While the content of the dish is nutritious, it’s the cooking process we should be concerned about. Researchers at Texas Tech University and Utah State University found that the typical method of creating a stir fry shoots microscopic particles of fat into the air, which could cause damage if inhaled.
The results of the study were presented at the 70th annual meeting of the American Physical Society's Division of Fluid Dynamics in Denver, Colorado.
"We've discovered that a very large number of small oil droplets are released when even a single, small droplet of water comes into contact with hot oil,” Jeremy Marston, assistant professor at Texas Tech University, said.

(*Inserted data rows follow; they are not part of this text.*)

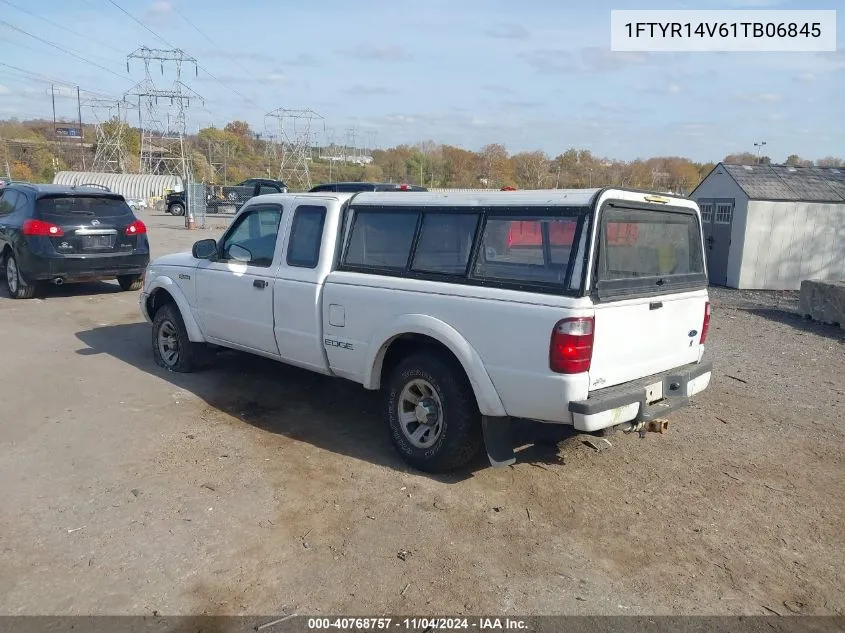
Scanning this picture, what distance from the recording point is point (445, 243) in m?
4.73

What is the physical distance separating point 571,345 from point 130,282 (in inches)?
409

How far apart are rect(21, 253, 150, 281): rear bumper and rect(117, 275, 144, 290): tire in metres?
0.68

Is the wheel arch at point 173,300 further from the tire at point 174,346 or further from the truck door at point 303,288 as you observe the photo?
the truck door at point 303,288

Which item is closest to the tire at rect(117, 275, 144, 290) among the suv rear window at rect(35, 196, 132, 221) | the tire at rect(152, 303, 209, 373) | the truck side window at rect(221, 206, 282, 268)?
the suv rear window at rect(35, 196, 132, 221)

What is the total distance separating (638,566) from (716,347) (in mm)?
6027

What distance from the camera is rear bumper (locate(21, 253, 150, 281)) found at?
10.6 meters

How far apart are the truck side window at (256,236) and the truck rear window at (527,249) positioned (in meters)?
2.26

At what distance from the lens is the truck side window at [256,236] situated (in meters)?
5.97

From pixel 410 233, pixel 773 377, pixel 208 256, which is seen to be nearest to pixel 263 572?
pixel 410 233

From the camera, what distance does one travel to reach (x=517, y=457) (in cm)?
512

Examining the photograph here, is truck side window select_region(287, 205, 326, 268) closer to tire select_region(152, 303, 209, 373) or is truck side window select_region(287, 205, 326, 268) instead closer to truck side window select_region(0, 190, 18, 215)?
tire select_region(152, 303, 209, 373)

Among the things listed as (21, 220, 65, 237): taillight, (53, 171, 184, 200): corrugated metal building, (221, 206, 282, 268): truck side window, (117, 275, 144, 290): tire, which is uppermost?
(53, 171, 184, 200): corrugated metal building

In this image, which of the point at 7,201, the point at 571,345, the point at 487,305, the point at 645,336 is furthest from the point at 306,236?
the point at 7,201

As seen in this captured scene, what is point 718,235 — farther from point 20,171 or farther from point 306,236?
point 20,171
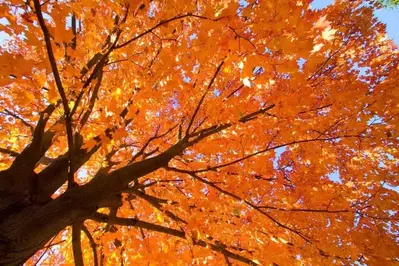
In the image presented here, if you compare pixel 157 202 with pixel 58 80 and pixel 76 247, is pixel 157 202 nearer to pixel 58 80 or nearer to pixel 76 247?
pixel 76 247

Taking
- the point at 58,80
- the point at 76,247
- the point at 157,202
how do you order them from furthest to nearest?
the point at 157,202 → the point at 76,247 → the point at 58,80

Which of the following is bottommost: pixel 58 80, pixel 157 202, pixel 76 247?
pixel 76 247

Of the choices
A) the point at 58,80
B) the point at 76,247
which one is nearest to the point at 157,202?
the point at 76,247

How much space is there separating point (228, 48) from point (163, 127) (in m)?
2.79

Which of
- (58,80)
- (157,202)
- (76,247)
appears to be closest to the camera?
(58,80)

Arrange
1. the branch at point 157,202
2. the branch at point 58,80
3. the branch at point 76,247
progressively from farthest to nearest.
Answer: the branch at point 157,202
the branch at point 76,247
the branch at point 58,80

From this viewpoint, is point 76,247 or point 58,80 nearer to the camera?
point 58,80

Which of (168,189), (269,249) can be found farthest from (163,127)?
(269,249)

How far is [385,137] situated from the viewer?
9.95 feet

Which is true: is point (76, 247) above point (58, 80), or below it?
below

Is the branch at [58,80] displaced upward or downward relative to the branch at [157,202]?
upward

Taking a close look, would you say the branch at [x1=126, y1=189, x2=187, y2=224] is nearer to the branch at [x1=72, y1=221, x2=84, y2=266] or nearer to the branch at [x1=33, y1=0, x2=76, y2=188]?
the branch at [x1=72, y1=221, x2=84, y2=266]

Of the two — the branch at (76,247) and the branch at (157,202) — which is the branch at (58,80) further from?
the branch at (157,202)

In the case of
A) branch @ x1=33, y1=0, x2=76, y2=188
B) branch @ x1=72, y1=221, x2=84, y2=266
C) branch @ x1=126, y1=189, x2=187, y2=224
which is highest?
branch @ x1=33, y1=0, x2=76, y2=188
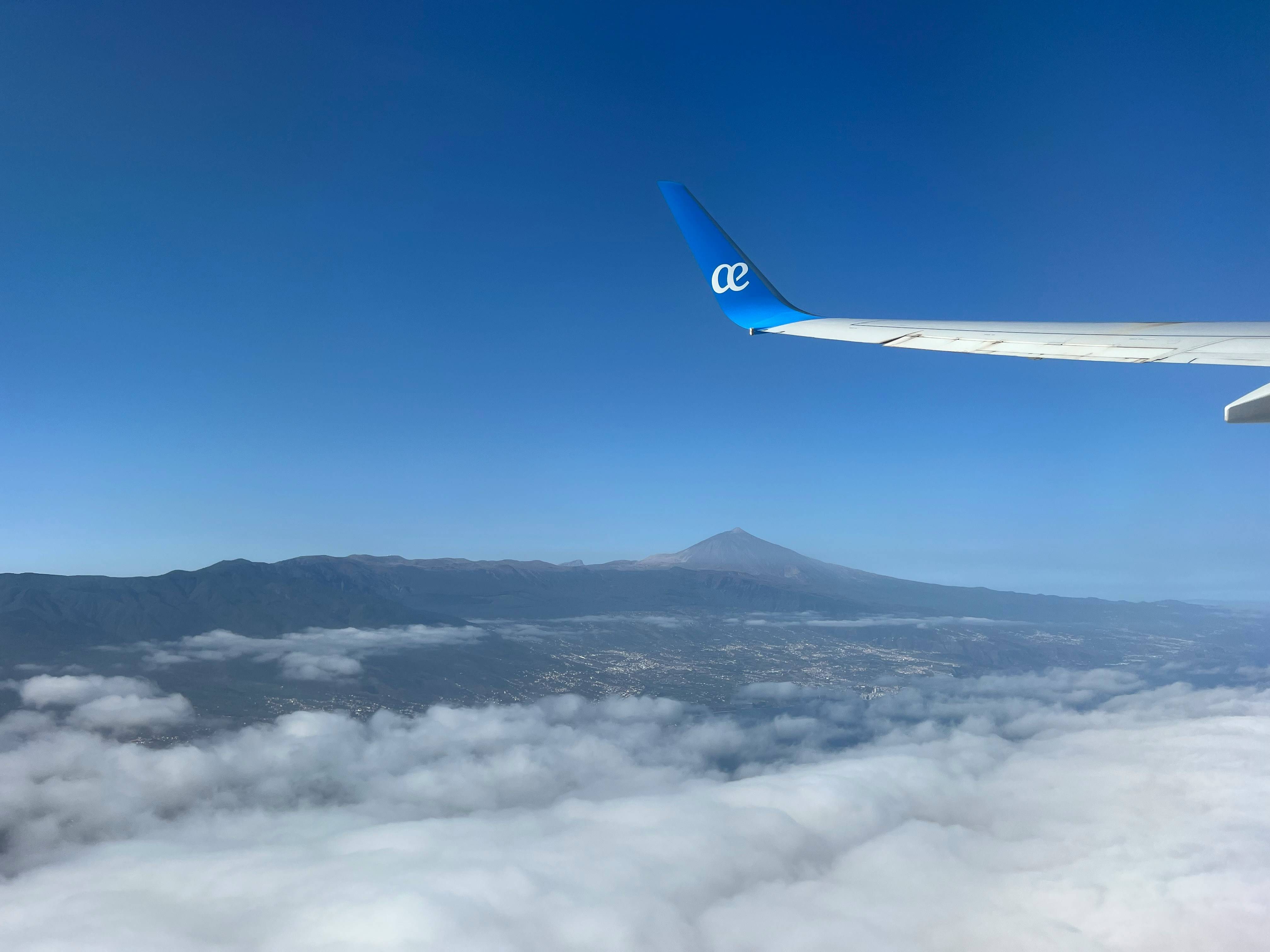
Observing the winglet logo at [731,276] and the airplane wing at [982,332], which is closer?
the airplane wing at [982,332]

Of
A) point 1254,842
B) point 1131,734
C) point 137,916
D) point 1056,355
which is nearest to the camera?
point 1056,355

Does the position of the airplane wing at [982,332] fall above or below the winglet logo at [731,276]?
below

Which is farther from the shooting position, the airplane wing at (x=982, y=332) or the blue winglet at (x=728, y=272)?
the blue winglet at (x=728, y=272)

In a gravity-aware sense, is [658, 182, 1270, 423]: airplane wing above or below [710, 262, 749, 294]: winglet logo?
below

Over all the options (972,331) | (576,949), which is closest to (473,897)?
(576,949)

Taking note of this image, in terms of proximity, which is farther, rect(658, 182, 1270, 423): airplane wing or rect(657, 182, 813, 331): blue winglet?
rect(657, 182, 813, 331): blue winglet

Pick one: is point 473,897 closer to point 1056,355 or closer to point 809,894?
point 809,894
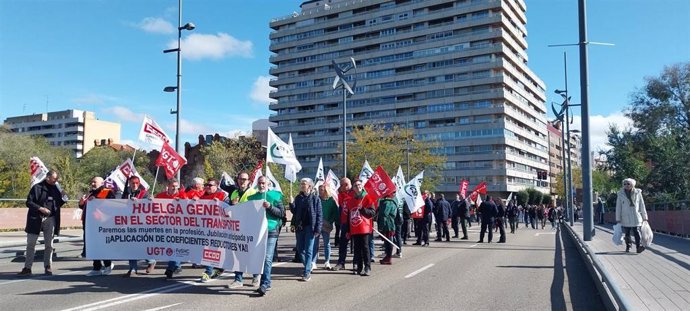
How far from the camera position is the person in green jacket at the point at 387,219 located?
1292 centimetres

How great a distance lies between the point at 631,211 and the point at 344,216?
21.4 feet

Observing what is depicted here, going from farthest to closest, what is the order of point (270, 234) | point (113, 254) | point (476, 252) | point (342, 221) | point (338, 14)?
point (338, 14)
point (476, 252)
point (342, 221)
point (113, 254)
point (270, 234)

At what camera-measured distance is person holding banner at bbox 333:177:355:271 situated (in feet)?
39.7

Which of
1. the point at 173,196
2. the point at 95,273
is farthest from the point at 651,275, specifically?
the point at 95,273

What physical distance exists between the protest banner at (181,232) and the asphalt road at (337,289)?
1.57ft

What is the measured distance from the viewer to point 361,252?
1126 centimetres

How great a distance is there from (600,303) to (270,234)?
517 cm

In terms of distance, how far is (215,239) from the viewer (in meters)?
9.71

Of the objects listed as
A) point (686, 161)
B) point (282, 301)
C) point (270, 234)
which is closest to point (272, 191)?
point (270, 234)

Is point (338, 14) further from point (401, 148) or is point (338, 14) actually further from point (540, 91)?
point (401, 148)

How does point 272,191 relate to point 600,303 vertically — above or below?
above

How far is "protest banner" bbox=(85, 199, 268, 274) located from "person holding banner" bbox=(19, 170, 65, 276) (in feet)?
2.73

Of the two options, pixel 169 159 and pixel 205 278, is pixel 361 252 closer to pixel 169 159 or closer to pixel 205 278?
pixel 205 278

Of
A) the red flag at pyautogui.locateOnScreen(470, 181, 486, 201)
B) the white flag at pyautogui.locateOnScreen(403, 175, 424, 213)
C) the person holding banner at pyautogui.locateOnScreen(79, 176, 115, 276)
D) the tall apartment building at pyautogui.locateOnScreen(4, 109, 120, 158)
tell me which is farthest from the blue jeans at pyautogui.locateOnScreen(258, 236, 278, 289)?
the tall apartment building at pyautogui.locateOnScreen(4, 109, 120, 158)
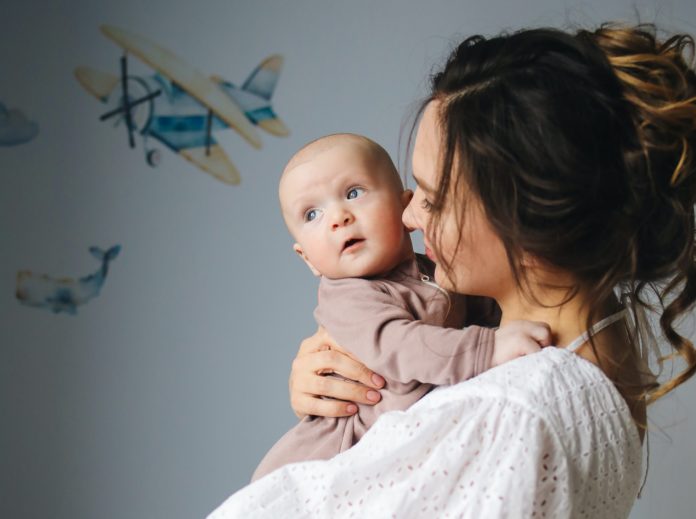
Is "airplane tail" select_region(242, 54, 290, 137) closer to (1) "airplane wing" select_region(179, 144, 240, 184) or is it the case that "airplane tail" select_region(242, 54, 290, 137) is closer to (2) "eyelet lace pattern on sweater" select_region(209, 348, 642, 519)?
(1) "airplane wing" select_region(179, 144, 240, 184)

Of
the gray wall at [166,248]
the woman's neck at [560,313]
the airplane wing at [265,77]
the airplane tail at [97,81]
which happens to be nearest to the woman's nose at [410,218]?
the woman's neck at [560,313]

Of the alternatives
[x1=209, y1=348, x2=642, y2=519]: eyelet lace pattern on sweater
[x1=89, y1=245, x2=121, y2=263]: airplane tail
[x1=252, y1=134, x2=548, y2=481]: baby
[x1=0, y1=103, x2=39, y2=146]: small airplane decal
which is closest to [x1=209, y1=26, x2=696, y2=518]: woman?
[x1=209, y1=348, x2=642, y2=519]: eyelet lace pattern on sweater

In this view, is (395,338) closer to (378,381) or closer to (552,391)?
(378,381)

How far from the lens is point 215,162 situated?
2791 mm

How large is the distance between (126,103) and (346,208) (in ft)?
5.68

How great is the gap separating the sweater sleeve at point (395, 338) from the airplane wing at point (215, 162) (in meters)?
1.56

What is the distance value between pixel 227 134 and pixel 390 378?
1774mm

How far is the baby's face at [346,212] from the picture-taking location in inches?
49.0

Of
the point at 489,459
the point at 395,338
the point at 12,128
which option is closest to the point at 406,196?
the point at 395,338

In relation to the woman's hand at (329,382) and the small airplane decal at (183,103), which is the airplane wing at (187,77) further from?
the woman's hand at (329,382)

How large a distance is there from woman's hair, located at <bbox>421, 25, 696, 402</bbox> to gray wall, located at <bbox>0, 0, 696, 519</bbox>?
1.74 m

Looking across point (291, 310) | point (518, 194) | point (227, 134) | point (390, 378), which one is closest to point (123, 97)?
point (227, 134)

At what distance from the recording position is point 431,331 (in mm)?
1104

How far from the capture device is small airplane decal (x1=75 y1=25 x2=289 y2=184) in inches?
109
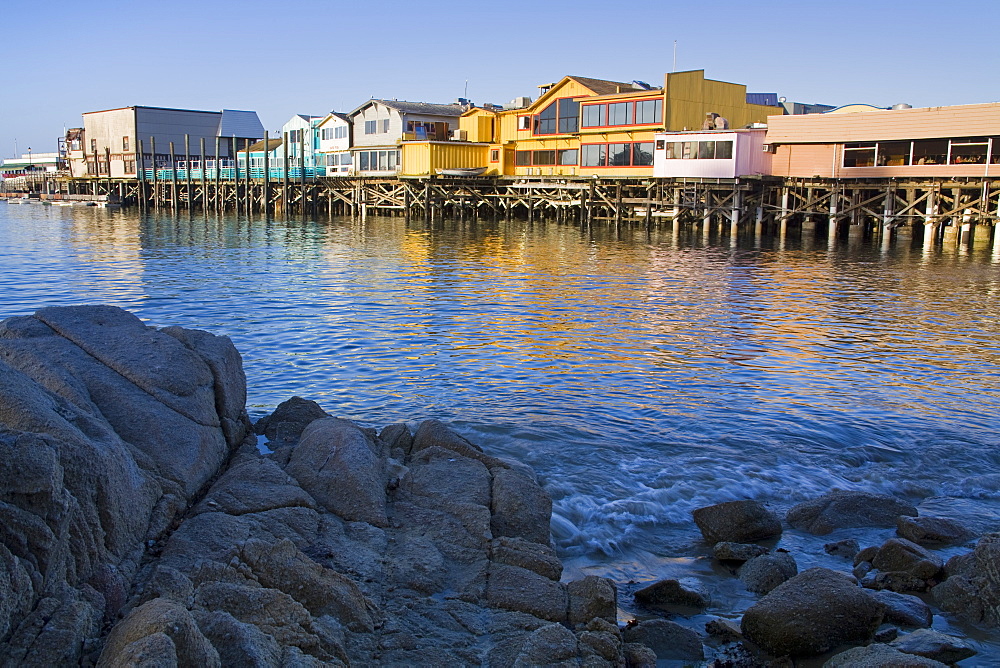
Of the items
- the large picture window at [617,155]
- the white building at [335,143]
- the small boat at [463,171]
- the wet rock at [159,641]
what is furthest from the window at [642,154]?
the wet rock at [159,641]

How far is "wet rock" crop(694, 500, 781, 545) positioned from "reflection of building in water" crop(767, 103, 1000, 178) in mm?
30867

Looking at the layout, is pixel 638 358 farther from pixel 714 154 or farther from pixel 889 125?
pixel 714 154

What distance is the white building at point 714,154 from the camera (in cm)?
3975

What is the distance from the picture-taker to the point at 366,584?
578cm

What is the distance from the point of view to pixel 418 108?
57.5 metres

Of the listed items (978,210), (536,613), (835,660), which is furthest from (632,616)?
(978,210)

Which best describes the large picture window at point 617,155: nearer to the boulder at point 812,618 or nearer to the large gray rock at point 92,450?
the large gray rock at point 92,450

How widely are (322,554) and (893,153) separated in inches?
1509

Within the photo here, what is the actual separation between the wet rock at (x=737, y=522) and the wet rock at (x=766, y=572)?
0.58m

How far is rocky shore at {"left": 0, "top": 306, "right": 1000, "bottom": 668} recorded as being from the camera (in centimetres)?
453

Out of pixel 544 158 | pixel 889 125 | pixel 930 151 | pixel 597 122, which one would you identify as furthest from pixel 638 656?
pixel 544 158

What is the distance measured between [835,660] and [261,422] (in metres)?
6.35

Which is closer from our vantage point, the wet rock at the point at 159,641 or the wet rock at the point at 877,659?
the wet rock at the point at 159,641

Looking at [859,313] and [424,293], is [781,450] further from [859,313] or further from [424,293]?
[424,293]
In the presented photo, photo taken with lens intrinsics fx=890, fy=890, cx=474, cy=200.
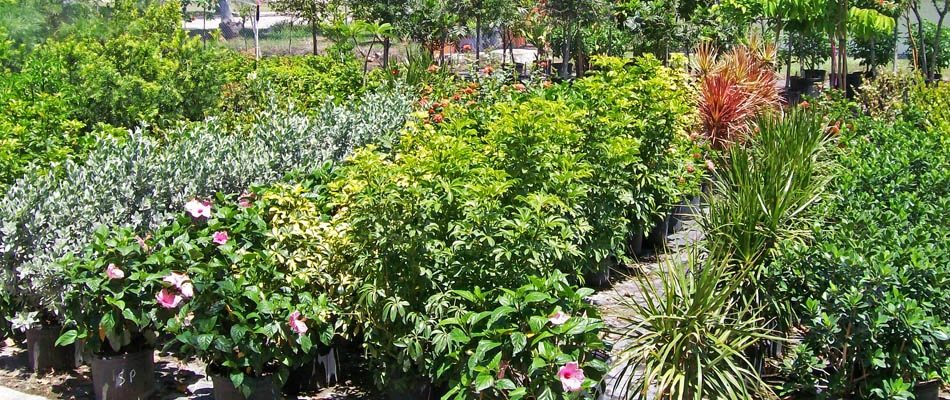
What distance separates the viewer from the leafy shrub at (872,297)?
376 centimetres

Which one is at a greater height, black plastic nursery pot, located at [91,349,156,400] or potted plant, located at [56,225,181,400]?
potted plant, located at [56,225,181,400]

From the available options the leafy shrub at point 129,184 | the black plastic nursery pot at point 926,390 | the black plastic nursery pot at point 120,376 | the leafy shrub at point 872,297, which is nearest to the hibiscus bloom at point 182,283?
the black plastic nursery pot at point 120,376

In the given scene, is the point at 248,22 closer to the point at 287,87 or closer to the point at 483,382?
the point at 287,87

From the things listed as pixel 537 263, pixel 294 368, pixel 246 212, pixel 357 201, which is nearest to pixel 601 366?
pixel 537 263

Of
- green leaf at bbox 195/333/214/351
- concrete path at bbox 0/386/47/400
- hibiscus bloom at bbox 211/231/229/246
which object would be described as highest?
hibiscus bloom at bbox 211/231/229/246

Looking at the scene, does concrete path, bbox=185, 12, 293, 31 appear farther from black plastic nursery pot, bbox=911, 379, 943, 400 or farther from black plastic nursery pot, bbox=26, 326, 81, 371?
black plastic nursery pot, bbox=911, 379, 943, 400

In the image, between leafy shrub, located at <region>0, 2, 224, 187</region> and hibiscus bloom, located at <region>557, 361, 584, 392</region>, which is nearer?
hibiscus bloom, located at <region>557, 361, 584, 392</region>

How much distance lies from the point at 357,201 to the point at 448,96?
500cm

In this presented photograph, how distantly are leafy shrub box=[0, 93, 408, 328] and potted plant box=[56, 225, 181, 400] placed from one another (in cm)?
33

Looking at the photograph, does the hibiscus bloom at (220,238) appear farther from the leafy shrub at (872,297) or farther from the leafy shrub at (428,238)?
the leafy shrub at (872,297)

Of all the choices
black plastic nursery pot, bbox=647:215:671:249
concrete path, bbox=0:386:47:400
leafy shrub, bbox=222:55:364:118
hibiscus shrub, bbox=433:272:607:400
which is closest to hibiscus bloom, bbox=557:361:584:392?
hibiscus shrub, bbox=433:272:607:400

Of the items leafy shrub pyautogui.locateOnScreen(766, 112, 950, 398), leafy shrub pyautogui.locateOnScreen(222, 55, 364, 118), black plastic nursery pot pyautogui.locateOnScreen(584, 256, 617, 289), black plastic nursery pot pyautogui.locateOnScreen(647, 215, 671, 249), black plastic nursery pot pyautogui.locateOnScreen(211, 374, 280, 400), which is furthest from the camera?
leafy shrub pyautogui.locateOnScreen(222, 55, 364, 118)

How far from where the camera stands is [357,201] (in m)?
3.97

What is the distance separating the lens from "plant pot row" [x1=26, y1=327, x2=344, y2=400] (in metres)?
4.17
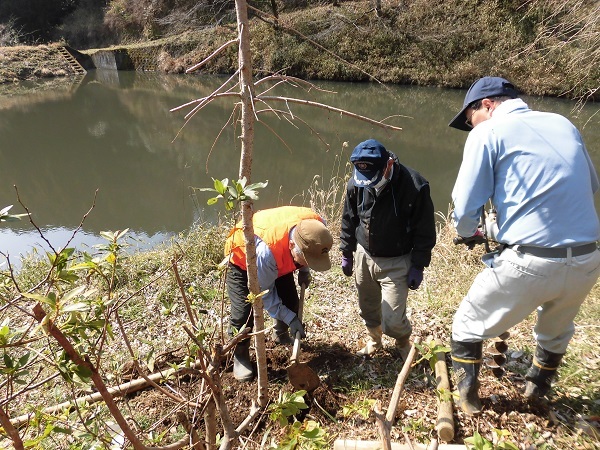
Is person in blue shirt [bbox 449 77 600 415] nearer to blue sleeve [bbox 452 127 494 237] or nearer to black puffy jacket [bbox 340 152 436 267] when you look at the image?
blue sleeve [bbox 452 127 494 237]

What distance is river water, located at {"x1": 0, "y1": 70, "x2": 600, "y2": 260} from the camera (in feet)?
22.9

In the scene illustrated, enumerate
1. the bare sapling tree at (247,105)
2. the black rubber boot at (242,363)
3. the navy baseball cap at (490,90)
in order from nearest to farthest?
1. the bare sapling tree at (247,105)
2. the navy baseball cap at (490,90)
3. the black rubber boot at (242,363)

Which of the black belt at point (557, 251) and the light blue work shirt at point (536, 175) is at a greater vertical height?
the light blue work shirt at point (536, 175)

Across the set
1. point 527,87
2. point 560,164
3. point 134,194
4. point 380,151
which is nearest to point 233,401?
point 380,151

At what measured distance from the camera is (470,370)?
2.18 metres

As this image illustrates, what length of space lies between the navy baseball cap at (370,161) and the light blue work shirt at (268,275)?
695 millimetres

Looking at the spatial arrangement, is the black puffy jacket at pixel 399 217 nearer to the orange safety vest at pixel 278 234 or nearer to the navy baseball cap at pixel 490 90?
the orange safety vest at pixel 278 234

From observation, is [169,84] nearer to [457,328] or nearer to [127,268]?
[127,268]

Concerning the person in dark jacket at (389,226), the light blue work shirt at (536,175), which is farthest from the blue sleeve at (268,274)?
the light blue work shirt at (536,175)

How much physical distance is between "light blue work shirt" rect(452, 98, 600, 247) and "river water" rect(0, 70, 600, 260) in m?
2.13

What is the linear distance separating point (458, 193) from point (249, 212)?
102 cm

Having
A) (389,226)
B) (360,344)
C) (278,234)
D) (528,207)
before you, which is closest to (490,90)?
(528,207)

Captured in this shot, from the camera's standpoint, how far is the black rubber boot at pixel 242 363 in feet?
9.16

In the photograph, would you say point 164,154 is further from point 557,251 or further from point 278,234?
point 557,251
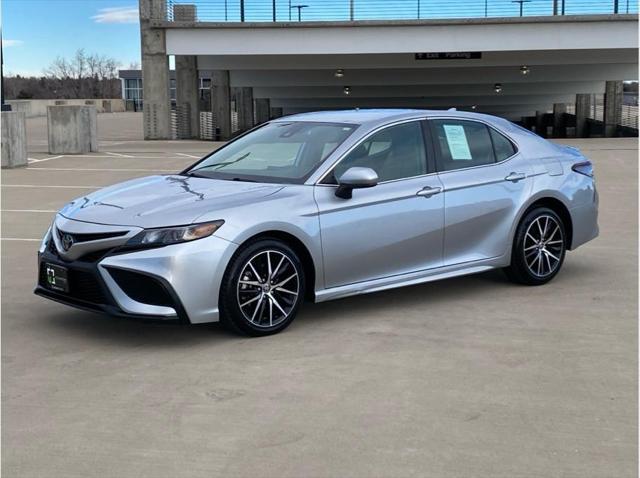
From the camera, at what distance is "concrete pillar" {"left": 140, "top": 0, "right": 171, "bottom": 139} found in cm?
2883

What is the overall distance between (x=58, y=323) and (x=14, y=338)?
0.42 m

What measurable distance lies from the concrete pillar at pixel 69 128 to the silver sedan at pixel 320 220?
15762mm

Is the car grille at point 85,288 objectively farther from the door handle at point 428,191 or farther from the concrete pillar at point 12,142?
the concrete pillar at point 12,142

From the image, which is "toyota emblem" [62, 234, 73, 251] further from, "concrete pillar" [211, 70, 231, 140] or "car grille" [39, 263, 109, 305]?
"concrete pillar" [211, 70, 231, 140]

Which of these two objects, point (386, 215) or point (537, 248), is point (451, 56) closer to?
point (537, 248)

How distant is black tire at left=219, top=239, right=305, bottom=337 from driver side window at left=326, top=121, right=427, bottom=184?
0.84 m

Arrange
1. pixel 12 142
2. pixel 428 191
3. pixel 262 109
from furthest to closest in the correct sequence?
pixel 262 109, pixel 12 142, pixel 428 191

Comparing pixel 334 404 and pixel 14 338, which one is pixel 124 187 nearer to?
Result: pixel 14 338

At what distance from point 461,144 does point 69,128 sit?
1695 centimetres

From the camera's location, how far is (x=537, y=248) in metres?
6.99

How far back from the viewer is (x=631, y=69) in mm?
34969

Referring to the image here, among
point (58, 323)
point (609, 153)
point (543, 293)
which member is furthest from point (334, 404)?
point (609, 153)

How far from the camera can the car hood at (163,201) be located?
17.4ft

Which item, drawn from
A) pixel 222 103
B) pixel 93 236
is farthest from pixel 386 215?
pixel 222 103
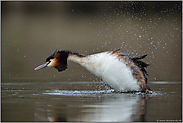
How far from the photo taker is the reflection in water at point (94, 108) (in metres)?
5.35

"The resulting phenomena is dramatic - you can see the explosive release when the water, trapped under the oil, vaporises all of a sudden.
"Our research may be particularly relevant to Chinese cooking methods in which water is added to hot woks."
The researchers are planning to conduct a more detailed study into the impact of kitchen-based aerosols on indoor air pollution.
"It's known that millions of deaths worldwide occur due to indoor air pollution, but we don't know yet how much cooking in poorly ventilated kitchens contributes to it," Dr Marston said.
"Ultimately, we hope that our research can guide designs for improved ventilation systems to remove these ultrafine aerosols."
In the mean time, ensure your cooking area is well ventilated by turning on your extraction fan or opening the kitchen window and reduce spray by using a lid while frying.